La Aldea

2º. Informe: matices

La presidenta ha crecido políticamente. Mayor fuerza, energía, presencia e incluso autoridad. Va pareciendo más presidenta que hace un año.

La presidenta ha crecido políticamente. Mayor fuerza, energía, presencia e incluso autoridad. Va pareciendo más presidenta que hace un año.

Tanto es así que hoy puede presentar como verdades inapelables declaraciones que en los hechos no se sustentan o que, al menos, admiten matices diferentes.

Aquella máxima de decir la verdad no significa no mentir, sino matizar los escenarios y las realidades.

Por ejemplo, el largo argumento doble de la honestidad y la honradez. Perdón, presidenta, pero no tiene verificativo en la realidad política mexicana de hoy.

No la tiene con los dispendios en vuelos privados de la gobernadora Lezama en Quintana Roo, como tampoco la tiene en las inocultables evidencias de los vínculos entre Rocha Moya con los chapitos y mayitos en Sinaloa.

No hay honestidad ni honradez en las evidentes relaciones entre Adán Augusto López y el Cártel de la Barredora. En sus extensas propiedades en Chiapas, donde su excuñado Rutilio Escandón facilitó la adquisición y control de tierras fértiles y bien ubicadas.

Pero sobre todo no hay honestidad ni honradez en los hijos del expresidente que cierran acuerdos, negocios, contratos y empresas en múltiples áreas relacionadas con el gobierno federal. Esa presidenta es una realidad distinta a la que usted pretende hacernos creer.

Se acerca mucho más a corrupción, a tráfico de influencias, a conflictos de interés, que a la prometida “honestidad valiente” que tanto han pregonado.

Pero hay más matices en el discurso del Segundo Informe.

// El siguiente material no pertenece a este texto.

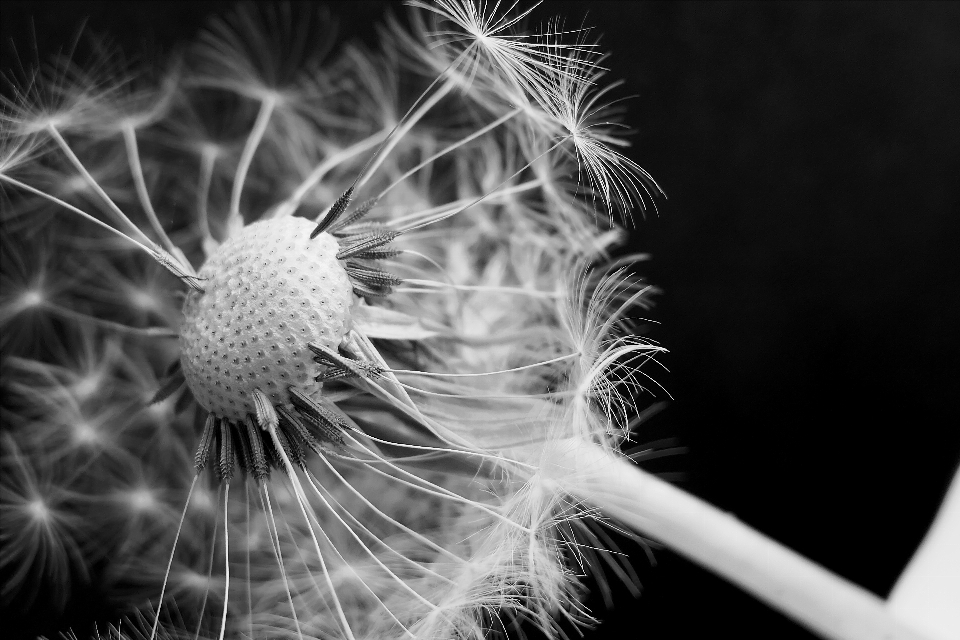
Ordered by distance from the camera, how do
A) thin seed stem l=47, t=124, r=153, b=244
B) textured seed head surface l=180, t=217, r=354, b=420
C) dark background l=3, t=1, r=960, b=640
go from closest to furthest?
textured seed head surface l=180, t=217, r=354, b=420 → thin seed stem l=47, t=124, r=153, b=244 → dark background l=3, t=1, r=960, b=640

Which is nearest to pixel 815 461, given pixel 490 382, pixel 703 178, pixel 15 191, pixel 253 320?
pixel 703 178

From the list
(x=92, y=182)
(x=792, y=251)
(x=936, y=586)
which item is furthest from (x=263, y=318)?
(x=792, y=251)

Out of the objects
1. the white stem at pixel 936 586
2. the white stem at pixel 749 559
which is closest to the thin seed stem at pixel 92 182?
the white stem at pixel 749 559

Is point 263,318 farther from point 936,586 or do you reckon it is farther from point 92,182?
point 936,586

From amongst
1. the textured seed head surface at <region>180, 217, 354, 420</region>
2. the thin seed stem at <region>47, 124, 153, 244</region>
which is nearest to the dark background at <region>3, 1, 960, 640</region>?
the thin seed stem at <region>47, 124, 153, 244</region>

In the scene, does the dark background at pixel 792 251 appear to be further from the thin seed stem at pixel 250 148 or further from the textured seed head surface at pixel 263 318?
the textured seed head surface at pixel 263 318

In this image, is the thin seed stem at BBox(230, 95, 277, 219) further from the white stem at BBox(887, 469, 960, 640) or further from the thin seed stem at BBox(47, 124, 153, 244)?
the white stem at BBox(887, 469, 960, 640)

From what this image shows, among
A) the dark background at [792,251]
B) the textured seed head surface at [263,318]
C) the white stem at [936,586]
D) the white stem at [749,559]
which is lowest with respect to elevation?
the textured seed head surface at [263,318]
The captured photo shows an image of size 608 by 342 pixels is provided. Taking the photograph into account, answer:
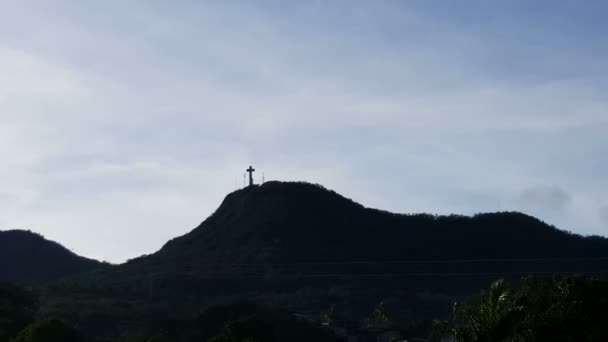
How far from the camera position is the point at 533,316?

En materia económica, es una imprecisión afirmar que hubo récord en inversión extranjera, cuando arriba del 88% de lo registrado proviene de reinversiones de empresas e industrias extranjeras con presencia en México, que decidieron no extraer —perfectamente legal— sus ganancias en el último año, sino recolocarlas e invertirlas en sus propios negocios en México. Es decir, no es dinero nuevo que llega al país en forma de inversión extranjera directa (IED), sino como reinversión. Importa el matiz, porque se vende como algo distinto de lo que en realidad consiste.

Tampoco es una verdad incuestionable que la fortaleza del peso sea una señal de la potencia de la economía mexicana, cuando es el dólar americano y su consistente devaluación en mercados internacionales como consecuencia de la guerra (con Irán) y los mismos aranceles, los que han debilitado a la moneda estadounidense. El peso se mantiene fuerte porque el dólar se debilita, no porque México crezca a niveles espectaculares.

Y el crecimiento arroja también verdades parciales o afirmaciones que requieren matices: el crecimiento de la economía mexicana es apenas del 1%, una señal de mediocridad profunda, que exhibe dos carencias fundamentales: la falta de perspectiva a mediano y largo plazo del T-MEC — producto de la revisión anual dictada por Trump— y la falta de inversión interna.

La defensa de las megaobras, presidenta, con toda franqueza, es un mensaje político de apapacho a su antecesor. Las obras pierden dinero, dinero de los mexicanos, que usted y su mentor dilapidaron en una refinería inservible e innecesaria, un tren que se descarrila 1 vez al mes —promedio conservador— y un aeropuerto que simplemente es el símbolo de un muy caro capricho para el país.

Las tres megaobras, aunque tengan y registren usuarios y actividades, requieren de subsidios multimillonarios para cubrir su déficit. En los hechos, no son rentables; le cuestan a los mexicanos dinero que ustedes una vez más prefieren dilapidar antes que reconocer las graves fallas de su funcionamiento, operación y construcción. No importa, total, es dinero del pueblo que ustedes derrochan con cinismo para ensalzar los principios del movimiento.

Pocos pasajes históricos en México han resultado tan deficitarios para la economía mexicana como la Cuarta Transformación. Hágase y gástese, sin medida ni control, porque así lo disponen los que mandan.

Un último matiz tiene que ver con el contundente mensaje de unidad reforzado en el discurso: “Aquí no hay fracturas ni rupturas”. Otra entelequia que disfraza la realidad: ¿qué acaso no hubo un extenso documento en que morenistas de altos niveles rechazaron y desconocieron el regreso de Muñoz Rocha? ¿Cómo que no hay fractura? Le hicieron el vacío al otrora “hermano” del caudillo y lo enviaron de regreso al retiro oscuro y humillante. ¿Eso cómo se llama? ¿Qué nombre recibe? ¿Honroso retiro? ¿Inoportuno e improvisado regreso?

Sólo unos matices para no repetir la catarata de afirmaciones imprecisas.